▶ [Page]
-- Start --

Trailers are an under-appreciated art form insofar that many times they’re seen as vehicles for showing footage, explaining films away, or showing their hand about what moviegoers can expect. Foreign, domestic, independent, big budget: I celebrate all levels of trailers and hopefully this column will satisfactorily give you a baseline of what beta wave I’m operating on, because what better way to hone your skills as a thoughtful moviegoer than by deconstructing these little pieces of advertising? Some of the best authors will tell you that writing a short story is a lot harder than writing a long one, that you have to weigh every sentence. What better medium to see how this theory plays itself out beyond that than with movie trailers?

White Irish Drinkers Trailer

It’s not often that I get a slam dunk delivered into my inbox but it happens from time to time and this was the first of 2011.

The Irish sensibility is one, I would assert, of two extremes: pain and laughter. Where there is fighting and brawling there is also the kind of humor that could out dry anything a limey from the UK could bring to the table. The range of emotion these people are capable of is delivered with wicked precision, humor that borders on transgressive. The former seems to be reigning supreme here, with there being hints of deep abuse, sadness, despair, and despondency. I love it.

The skeleton of plot we get from the interstitials are tactfully placed throughout this trailer and it feels more instructional and spare than it does a demonstrative or definitive explanation of what’s happening. To put it another way, it’s the movements of what’s before us that has to communicate what this story is about and Lord help me if  Stephen Lang isn’t at the crux of this movie. Lang was probably the one great thing about Avatar and has such a presence about him that I can see his talent carrying this whole thing on his own. However, Nick Thurston, who plays the young son to the raging lunatic that Lang plays, and could very well be the yin to Lang’s yang, could help make this a one-two punch upside the temples as both men are angling for attention here. There is an almost undeniable Good Will Hunting vibe that you get by watching this as it feels like a movie that has a hardscrabble pathos it needs to work through before a resolution is to be found.

The decision to go all instrumental with the trailer is a bold one as you can’t get any indication of how these characters talk to one another or get a sense of its verbal patois but that’s more than fine because it forces you to watch how these people move, how they interact. The bullying, the fighting, the shiners, it all adds up to a curiosity you can’t help but be drawn into as it’s a story that looks like it could go any number of ways. I appreciate that kind of restraint and the resistance to share only what’s necessary.

-- End --

▶ [Listed records]
-- Start --

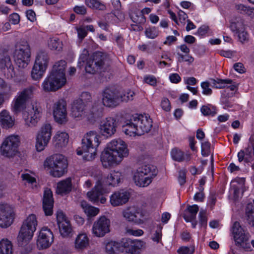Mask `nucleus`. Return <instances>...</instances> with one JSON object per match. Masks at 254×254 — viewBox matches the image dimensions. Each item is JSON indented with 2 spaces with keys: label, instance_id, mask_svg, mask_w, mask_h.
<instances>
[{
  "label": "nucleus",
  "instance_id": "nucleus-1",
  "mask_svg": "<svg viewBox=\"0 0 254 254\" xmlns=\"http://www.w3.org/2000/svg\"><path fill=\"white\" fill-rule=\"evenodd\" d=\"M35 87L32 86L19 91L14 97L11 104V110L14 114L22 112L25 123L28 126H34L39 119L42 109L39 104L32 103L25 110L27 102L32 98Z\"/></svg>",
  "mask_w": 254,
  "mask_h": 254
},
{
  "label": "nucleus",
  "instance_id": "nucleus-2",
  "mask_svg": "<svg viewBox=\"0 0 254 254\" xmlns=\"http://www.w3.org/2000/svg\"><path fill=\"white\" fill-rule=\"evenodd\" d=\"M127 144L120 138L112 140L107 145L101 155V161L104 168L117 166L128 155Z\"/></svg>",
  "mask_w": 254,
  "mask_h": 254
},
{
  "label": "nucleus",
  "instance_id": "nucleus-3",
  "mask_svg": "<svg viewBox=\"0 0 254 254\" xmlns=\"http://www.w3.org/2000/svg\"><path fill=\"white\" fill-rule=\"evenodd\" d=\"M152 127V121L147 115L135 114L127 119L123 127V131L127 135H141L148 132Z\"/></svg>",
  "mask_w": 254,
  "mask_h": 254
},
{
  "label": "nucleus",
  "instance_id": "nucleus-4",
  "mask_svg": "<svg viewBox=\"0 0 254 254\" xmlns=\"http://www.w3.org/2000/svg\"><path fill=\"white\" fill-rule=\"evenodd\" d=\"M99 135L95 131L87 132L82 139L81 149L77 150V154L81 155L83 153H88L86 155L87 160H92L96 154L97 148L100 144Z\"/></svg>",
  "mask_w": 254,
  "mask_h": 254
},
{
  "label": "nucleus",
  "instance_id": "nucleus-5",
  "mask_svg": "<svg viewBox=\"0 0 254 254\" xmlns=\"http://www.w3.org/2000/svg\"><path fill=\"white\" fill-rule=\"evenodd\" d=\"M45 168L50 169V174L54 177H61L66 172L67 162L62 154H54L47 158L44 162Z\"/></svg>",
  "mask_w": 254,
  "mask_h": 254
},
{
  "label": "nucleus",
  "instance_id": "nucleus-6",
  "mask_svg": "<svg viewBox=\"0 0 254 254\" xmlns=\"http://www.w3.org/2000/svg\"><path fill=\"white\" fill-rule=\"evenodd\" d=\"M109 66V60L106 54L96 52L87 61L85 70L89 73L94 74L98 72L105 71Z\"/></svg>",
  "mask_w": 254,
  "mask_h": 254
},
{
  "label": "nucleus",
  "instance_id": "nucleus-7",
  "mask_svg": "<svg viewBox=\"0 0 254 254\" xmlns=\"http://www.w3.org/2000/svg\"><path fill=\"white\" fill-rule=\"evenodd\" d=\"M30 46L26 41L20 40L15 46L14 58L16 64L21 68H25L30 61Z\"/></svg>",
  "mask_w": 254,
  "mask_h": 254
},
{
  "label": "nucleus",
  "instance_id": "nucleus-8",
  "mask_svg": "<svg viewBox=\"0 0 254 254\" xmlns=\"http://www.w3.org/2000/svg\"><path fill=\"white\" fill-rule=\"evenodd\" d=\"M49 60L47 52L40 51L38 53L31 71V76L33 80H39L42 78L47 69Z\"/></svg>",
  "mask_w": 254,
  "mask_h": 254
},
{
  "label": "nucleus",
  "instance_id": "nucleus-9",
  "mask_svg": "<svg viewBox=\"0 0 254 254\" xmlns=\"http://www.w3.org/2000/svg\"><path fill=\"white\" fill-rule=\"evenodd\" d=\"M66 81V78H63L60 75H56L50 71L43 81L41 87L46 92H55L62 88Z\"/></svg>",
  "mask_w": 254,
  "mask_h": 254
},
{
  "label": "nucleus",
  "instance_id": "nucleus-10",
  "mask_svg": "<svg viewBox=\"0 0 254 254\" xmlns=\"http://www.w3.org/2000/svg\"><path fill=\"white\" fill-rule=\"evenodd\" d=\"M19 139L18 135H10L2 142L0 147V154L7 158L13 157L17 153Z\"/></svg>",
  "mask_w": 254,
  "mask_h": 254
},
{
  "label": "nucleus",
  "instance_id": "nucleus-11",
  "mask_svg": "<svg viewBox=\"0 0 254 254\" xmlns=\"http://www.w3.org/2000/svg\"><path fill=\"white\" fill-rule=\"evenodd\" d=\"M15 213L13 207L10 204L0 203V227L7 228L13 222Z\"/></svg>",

-- End --

▶ [Exercise set]
1 – Answer these questions about the White Irish Drinkers trailer review:
(a) Which actor plays the young son?
(b) Which film does the writer call Stephen Lang the one great thing about?
(c) In which year did the writer receive the first slam dunk mentioned?
2 – Reproduce the White Irish Drinkers trailer review from "It’s not often" to "despondency. I love it.", renaming every "humor" as "wit".

▶ [Task answers]
1 –
(a) Nick Thurston
(b) Avatar
(c) 2011

2 –
It’s not often that I get a slam dunk delivered into my inbox but it happens from time to time and this was the first of 2011.

The Irish sensibility is one, I would assert, of two extremes: pain and laughter. Where there is fighting and brawling there is also the kind of wit that could out dry anything a limey from the UK could bring to the table. The range of emotion these people are capable of is delivered with wicked precision, wit that borders on transgressive. The former seems to be reigning supreme here, with there being hints of deep abuse, sadness, despair, and despondency. I love it.